**REQUEST:** Copy the records below without any change, from the line containing "In this captured" through the end of the records.

**SUPPLIED ENTRIES:**
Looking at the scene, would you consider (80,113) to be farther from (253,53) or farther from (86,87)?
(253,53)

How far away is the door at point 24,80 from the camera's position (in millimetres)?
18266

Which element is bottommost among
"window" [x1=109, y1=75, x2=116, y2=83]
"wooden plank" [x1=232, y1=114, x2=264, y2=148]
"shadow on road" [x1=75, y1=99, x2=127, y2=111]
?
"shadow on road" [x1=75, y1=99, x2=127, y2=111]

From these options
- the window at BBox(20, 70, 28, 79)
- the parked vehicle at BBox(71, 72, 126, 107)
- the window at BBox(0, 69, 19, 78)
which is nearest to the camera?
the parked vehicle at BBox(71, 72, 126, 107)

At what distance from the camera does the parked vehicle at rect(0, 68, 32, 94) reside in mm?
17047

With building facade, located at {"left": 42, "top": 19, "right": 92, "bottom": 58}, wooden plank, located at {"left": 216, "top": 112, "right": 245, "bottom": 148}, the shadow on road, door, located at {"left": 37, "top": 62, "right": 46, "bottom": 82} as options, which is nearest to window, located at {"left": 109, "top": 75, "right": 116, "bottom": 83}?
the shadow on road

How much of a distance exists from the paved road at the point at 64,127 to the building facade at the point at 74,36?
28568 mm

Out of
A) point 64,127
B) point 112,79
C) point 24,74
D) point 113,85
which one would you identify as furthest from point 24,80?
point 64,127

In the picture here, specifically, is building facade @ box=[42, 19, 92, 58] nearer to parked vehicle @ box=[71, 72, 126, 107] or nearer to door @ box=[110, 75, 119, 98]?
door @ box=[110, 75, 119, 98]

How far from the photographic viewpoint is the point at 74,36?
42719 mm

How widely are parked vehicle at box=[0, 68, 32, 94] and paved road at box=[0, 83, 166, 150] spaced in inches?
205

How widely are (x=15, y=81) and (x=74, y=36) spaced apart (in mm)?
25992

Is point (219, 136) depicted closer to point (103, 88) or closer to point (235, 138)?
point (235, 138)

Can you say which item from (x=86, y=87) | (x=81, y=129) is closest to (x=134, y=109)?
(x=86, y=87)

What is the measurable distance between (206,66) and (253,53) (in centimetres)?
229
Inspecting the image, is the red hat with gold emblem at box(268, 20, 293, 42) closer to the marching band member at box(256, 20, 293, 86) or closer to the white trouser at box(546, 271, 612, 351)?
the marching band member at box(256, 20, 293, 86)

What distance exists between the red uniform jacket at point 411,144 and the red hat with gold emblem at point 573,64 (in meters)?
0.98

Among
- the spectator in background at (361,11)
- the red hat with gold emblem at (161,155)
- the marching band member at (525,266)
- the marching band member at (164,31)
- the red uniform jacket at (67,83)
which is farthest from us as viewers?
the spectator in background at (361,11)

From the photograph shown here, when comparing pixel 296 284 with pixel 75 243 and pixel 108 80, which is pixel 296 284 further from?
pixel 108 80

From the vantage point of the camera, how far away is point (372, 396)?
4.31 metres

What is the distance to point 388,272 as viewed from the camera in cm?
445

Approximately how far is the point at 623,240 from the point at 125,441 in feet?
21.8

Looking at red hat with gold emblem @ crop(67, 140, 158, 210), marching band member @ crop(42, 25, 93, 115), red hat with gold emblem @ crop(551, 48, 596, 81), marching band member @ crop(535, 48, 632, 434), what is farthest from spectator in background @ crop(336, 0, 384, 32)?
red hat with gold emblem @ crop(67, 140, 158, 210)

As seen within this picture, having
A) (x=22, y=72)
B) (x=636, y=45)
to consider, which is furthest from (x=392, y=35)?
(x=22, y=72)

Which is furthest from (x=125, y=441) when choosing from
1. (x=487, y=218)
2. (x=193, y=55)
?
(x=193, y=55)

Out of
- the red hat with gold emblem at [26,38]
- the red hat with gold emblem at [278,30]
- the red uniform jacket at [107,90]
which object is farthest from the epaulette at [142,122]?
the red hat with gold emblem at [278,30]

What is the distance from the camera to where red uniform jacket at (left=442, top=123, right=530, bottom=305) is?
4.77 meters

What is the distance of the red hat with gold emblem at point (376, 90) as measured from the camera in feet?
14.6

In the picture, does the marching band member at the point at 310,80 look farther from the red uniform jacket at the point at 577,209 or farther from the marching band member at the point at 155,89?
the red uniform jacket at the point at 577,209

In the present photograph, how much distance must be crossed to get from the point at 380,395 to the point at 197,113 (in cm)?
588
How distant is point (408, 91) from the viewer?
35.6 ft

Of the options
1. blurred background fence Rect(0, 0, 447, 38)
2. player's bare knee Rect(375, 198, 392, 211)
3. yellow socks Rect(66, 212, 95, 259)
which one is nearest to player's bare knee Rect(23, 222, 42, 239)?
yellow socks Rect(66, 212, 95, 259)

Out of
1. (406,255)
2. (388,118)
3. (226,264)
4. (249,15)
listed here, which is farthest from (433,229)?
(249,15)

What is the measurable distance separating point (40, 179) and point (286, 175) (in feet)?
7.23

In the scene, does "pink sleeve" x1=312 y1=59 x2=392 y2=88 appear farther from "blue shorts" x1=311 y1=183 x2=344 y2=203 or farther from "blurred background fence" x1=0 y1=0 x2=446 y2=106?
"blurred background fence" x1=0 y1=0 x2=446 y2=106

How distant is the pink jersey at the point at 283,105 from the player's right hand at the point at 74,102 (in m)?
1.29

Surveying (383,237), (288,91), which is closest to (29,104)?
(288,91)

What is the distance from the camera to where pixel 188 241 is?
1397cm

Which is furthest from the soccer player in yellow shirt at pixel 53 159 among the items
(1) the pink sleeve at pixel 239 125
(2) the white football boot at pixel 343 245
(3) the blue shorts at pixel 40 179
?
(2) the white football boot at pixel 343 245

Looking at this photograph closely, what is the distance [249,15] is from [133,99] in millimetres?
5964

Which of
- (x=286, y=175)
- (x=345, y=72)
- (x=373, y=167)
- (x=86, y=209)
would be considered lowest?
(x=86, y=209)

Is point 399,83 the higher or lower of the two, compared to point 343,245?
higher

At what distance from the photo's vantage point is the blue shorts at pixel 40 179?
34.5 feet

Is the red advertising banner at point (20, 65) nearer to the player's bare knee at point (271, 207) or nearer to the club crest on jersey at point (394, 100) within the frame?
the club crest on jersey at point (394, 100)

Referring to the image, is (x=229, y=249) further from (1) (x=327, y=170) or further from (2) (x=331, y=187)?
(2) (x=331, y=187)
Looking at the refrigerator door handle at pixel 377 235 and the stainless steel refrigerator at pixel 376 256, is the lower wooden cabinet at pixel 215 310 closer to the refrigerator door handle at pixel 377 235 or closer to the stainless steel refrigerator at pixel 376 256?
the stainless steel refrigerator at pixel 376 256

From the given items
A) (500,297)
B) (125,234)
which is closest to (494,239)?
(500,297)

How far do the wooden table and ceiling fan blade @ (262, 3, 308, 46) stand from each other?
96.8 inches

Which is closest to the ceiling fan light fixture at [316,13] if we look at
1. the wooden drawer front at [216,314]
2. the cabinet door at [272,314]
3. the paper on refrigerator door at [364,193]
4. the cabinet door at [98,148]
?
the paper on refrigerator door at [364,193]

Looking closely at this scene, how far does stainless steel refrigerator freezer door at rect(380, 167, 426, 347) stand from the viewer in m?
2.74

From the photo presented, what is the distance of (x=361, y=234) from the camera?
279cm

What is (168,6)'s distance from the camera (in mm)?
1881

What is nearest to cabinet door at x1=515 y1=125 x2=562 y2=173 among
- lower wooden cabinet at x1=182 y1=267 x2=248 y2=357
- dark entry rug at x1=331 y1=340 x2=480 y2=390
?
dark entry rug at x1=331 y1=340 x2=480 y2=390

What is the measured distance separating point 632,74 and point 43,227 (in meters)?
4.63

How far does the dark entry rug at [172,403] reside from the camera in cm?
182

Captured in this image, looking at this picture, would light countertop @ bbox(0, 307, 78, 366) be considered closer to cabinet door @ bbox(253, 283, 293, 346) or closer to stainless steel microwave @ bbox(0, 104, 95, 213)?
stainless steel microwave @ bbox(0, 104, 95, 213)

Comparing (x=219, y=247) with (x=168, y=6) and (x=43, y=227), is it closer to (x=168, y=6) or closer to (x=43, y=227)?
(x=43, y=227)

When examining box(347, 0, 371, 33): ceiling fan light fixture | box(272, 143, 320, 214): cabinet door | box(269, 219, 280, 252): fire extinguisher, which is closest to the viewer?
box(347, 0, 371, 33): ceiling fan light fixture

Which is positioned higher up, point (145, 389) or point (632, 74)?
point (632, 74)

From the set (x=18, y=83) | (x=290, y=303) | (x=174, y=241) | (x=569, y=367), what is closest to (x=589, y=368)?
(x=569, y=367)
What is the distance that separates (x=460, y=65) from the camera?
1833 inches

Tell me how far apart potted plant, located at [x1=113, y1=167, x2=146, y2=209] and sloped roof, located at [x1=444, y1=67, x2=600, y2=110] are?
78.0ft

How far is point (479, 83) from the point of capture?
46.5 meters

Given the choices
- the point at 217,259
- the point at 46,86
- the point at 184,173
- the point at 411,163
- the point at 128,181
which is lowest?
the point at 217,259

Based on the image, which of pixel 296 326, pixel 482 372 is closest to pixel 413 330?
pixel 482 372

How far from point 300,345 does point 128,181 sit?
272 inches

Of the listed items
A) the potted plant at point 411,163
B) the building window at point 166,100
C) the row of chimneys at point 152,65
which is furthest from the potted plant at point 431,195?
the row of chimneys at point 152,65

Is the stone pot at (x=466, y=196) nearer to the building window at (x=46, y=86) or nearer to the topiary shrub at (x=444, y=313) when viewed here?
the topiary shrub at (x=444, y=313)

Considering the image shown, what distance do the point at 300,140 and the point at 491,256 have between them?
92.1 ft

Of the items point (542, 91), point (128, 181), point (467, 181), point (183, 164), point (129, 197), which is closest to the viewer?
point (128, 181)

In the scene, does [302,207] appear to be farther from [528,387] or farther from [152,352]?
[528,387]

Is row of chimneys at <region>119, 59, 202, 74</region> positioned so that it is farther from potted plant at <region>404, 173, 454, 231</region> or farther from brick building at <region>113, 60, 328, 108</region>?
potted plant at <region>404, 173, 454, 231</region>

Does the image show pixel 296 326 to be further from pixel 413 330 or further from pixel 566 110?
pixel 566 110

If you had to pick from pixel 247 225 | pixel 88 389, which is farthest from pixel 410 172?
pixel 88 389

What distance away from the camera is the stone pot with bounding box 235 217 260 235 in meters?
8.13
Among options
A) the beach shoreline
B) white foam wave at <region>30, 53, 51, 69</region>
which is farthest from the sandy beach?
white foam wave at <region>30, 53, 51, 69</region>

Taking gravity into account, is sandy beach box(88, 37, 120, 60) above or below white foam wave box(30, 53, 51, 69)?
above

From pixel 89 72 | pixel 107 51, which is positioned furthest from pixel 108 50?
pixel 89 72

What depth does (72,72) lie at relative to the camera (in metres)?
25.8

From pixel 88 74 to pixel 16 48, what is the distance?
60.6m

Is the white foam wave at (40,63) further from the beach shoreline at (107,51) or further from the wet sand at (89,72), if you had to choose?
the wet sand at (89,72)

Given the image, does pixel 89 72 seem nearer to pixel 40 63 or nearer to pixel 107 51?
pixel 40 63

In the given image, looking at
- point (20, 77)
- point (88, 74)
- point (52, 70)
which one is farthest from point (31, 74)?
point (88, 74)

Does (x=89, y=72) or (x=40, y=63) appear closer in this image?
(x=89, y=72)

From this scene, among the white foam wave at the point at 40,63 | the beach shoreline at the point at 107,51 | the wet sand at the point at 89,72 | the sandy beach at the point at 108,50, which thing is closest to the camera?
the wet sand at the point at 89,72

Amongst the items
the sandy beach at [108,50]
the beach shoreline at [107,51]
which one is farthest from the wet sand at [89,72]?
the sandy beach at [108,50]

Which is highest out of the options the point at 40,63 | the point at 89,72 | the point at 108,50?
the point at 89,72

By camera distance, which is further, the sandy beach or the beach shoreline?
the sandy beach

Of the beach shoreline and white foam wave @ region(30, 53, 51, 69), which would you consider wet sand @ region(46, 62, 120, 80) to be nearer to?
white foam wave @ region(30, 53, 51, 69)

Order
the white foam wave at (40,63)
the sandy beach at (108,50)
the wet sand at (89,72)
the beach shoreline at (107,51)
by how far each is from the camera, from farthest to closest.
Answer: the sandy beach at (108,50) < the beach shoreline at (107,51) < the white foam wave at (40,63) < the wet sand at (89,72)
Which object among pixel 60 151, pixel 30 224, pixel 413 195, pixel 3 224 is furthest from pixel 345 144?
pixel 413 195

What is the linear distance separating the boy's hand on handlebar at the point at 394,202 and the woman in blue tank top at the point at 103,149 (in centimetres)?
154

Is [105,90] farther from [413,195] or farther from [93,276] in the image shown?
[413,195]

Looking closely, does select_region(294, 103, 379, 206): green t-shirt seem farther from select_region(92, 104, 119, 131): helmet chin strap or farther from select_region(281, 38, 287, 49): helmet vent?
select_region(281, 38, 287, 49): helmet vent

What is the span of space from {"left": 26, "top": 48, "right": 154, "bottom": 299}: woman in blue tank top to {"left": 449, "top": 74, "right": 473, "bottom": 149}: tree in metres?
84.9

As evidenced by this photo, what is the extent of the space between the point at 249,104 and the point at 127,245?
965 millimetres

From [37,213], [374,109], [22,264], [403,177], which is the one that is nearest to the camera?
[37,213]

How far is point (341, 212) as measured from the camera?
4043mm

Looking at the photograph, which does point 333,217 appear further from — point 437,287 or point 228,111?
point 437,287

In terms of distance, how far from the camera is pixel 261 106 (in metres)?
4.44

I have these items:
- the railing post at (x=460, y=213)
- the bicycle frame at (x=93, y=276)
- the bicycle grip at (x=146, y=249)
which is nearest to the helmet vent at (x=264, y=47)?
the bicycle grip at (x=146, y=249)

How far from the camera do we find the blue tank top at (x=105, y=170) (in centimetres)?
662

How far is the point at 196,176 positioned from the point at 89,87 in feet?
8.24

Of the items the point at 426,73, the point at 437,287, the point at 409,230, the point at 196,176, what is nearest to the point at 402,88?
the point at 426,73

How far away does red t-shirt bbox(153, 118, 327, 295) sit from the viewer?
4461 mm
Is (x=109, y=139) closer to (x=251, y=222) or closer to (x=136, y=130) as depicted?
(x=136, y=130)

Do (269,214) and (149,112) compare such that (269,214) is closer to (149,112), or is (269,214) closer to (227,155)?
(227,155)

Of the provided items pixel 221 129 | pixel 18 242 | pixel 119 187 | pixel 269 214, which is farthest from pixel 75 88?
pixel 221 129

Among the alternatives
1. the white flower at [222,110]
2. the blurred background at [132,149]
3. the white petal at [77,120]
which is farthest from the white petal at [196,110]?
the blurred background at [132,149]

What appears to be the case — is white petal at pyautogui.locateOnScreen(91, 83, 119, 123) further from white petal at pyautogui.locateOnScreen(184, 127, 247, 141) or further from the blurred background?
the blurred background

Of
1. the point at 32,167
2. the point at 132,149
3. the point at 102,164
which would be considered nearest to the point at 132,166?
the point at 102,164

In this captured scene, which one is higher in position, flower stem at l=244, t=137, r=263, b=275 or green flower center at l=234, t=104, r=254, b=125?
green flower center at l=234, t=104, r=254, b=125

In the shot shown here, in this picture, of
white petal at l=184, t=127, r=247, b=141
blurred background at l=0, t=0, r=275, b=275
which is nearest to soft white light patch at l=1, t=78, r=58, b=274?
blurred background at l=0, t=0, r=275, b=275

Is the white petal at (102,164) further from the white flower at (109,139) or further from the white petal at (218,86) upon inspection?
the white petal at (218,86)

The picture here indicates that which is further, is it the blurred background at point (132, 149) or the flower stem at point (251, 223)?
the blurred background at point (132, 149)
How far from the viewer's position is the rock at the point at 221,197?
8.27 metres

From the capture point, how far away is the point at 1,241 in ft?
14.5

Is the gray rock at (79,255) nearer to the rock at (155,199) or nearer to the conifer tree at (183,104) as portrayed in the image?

**RESPONSE TO THE EXERCISE:**
In this captured scene, which one is higher in position, flower stem at l=244, t=137, r=263, b=275 or green flower center at l=234, t=104, r=254, b=125?
green flower center at l=234, t=104, r=254, b=125

In the shot shown here, in this picture, of
white petal at l=184, t=127, r=247, b=141
blurred background at l=0, t=0, r=275, b=275
which is nearest to soft white light patch at l=1, t=78, r=58, b=274?
blurred background at l=0, t=0, r=275, b=275

Is the white petal at (102,164) further from the white flower at (109,139) or further from the white petal at (218,86) upon inspection?
the white petal at (218,86)

The picture here indicates that which is further, is it the blurred background at point (132, 149) or the flower stem at point (251, 223)?
the blurred background at point (132, 149)
How far from the viewer's position is the rock at the point at 221,197?
8.27 metres

From the capture point, how far away is the point at 1,241 in ft?
14.5

Is the gray rock at (79,255) nearer to the rock at (155,199) or nearer to the conifer tree at (183,104) as portrayed in the image?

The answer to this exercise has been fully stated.